We all have “dreams.” Some are when we are awake and others are when we are asleep. Our daytime dreams are for success and happiness. We dream that our children will be healthy, have a good future, will be honest and respectful; will “do us proud”. As Jews we want what all of humanity desires: to have what we need, to experience an existence of equality and freedom, be well, to live the “good life”, whatever meaning that this has to our unique selves, our loved ones and our friends. The slumbering dreams are of a different nature. Rarely are they of a wish fulfilling nature. More often they deal with something that happened to us, something that disturbs us, something that is in our unconscious mind, or some interpretation of our feelings about reality. An example of the last is when we feel we are floating in a cold body of water, perhaps an ocean, when in reality the blanket slipped off our feet and our body is cold.
Another slumbering dream can frequently be a conglomeration of a number of pieces of our unconscious mind that bring troubling or past events into being. It may be a wish fulfillment. Like the long time deceased Dad who was always somewhat aloof who in his adult son’s dream tells the “boy” that he loves him. There is the grown older woman who feels frightened that her loved one will leave her who sees the beloved boyfriend of her youth. She is shy even in her dream and is finally able to verbally recognize him when he is diapering his infant and thus connect with him through a child. She is able to see him again in her sleep and feels that she once was important to another. There is the dream of an octogenarian who dreams of a new ugly house that she is directed to occupy. In her sleep she objects, wants to remain in her familiar surroundings, but has little choice. Her waking mind is threatened by a lack of control over her own wishes and her own decisions. The dream reinforces her insecurities about her limited future.

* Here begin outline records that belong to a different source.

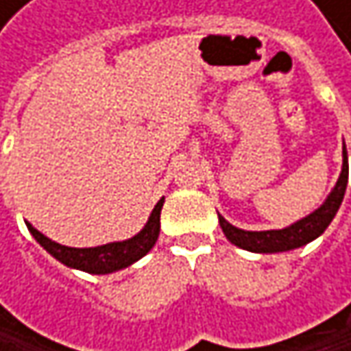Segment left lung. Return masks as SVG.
<instances>
[{
    "label": "left lung",
    "instance_id": "obj_1",
    "mask_svg": "<svg viewBox=\"0 0 351 351\" xmlns=\"http://www.w3.org/2000/svg\"><path fill=\"white\" fill-rule=\"evenodd\" d=\"M348 152L343 146V169L341 175L337 178L335 189L331 191V195L327 197V201L313 211L311 215H307L305 219L293 223L291 228L285 230H270V232H244L234 228L232 223H228L221 215H219V226L226 234V238L236 244L238 247H244L250 252H260V254H272V252H287V250H295L301 245L313 242L319 238L327 226L331 223V219L335 217L343 195H346V186H348Z\"/></svg>",
    "mask_w": 351,
    "mask_h": 351
}]
</instances>
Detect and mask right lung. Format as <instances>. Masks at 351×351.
Returning <instances> with one entry per match:
<instances>
[{"instance_id":"add662e5","label":"right lung","mask_w":351,"mask_h":351,"mask_svg":"<svg viewBox=\"0 0 351 351\" xmlns=\"http://www.w3.org/2000/svg\"><path fill=\"white\" fill-rule=\"evenodd\" d=\"M162 203H165V199H160L156 203V207L152 209V215H150L148 223L144 226V230L125 242H113V244L97 245V247H69V245H60L48 240L30 223H28V230L36 238V242L46 252H50L56 260H60L62 264L91 272V274H107V272H113V270H119V268L134 264L136 260H140L142 256H146L152 250V245L156 244L158 234H160Z\"/></svg>"}]
</instances>
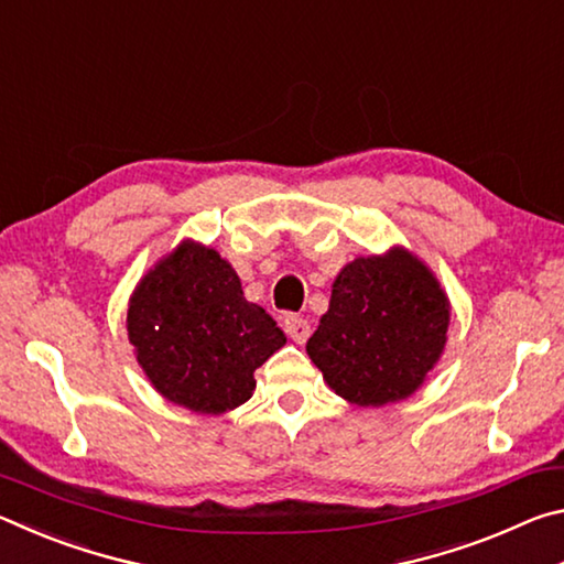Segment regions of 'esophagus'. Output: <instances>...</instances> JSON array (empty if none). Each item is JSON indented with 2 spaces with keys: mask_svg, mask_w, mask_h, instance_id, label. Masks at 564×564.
<instances>
[{
  "mask_svg": "<svg viewBox=\"0 0 564 564\" xmlns=\"http://www.w3.org/2000/svg\"><path fill=\"white\" fill-rule=\"evenodd\" d=\"M283 330L289 333V338H293L295 343H305L311 336L308 321H305L303 316H295V313H289V316L283 318Z\"/></svg>",
  "mask_w": 564,
  "mask_h": 564,
  "instance_id": "34e87169",
  "label": "esophagus"
}]
</instances>
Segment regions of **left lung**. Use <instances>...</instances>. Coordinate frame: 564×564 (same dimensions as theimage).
<instances>
[{
  "mask_svg": "<svg viewBox=\"0 0 564 564\" xmlns=\"http://www.w3.org/2000/svg\"><path fill=\"white\" fill-rule=\"evenodd\" d=\"M447 321L441 283L415 256L395 248L338 273L328 313L305 350L340 398L386 405L423 383L445 348Z\"/></svg>",
  "mask_w": 564,
  "mask_h": 564,
  "instance_id": "8db88e82",
  "label": "left lung"
}]
</instances>
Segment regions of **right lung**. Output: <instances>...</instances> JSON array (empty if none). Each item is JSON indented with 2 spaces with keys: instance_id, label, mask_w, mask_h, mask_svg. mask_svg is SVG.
Masks as SVG:
<instances>
[{
  "instance_id": "right-lung-1",
  "label": "right lung",
  "mask_w": 564,
  "mask_h": 564,
  "mask_svg": "<svg viewBox=\"0 0 564 564\" xmlns=\"http://www.w3.org/2000/svg\"><path fill=\"white\" fill-rule=\"evenodd\" d=\"M129 340L161 395L218 415L253 395V370L285 336L214 248L184 241L131 295Z\"/></svg>"
}]
</instances>
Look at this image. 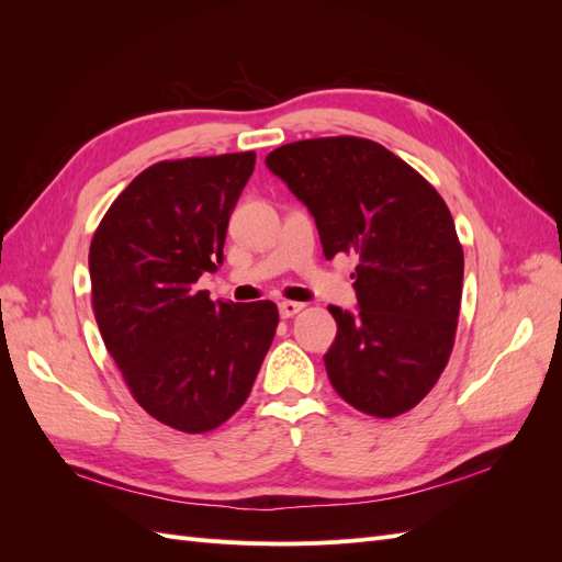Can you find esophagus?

There is the child who is coaxed to overeat to keep him strong and “healthy”. In his nightmare the oatmeal cereal overflows from his bowl, gets larger and larger and runs toward him out of the house into the street, down the block, travels up his legs to his abdomen, near his shoulders and is about to drown him. This dream expresses his helplessness, his inability to stop the domination that is forced upon him by his “loving” mother who insists on guarding her child’s intake against his will. Or the child whose parents are very religious and strictly adhere to their principles, one of which is attending church services every Sunday morning. They leave the house exactly when the church bells begin to chime. In the dream the child is frightened by the loud noise of the bells and dislikes sitting still in the church for too boring a period of time. In the dream there is a bell ten times the size of the young boy. It follows him very closely. He runs faster and faster but the clanging noise with the enormous iron bell does not stop persecuting him, catches up to him and is about to crush him when he awakes in a cold sweat!
The late and great psychoanalyst Sigmund Freud was a strong believer and interpreter of dreams. His interpretations were a major part of his understanding of growth, of feelings, of attitudes within each unique individual. Let us not be afraid of our dreams but let us better understand them in the context of each of our thoughts and realities.
Dr. Ursula A. Falk is a psychotherapist in private practice and the co-author, with Dr. Gerhard Falk, of Deviant Nurses & Improper Patient Care (2006).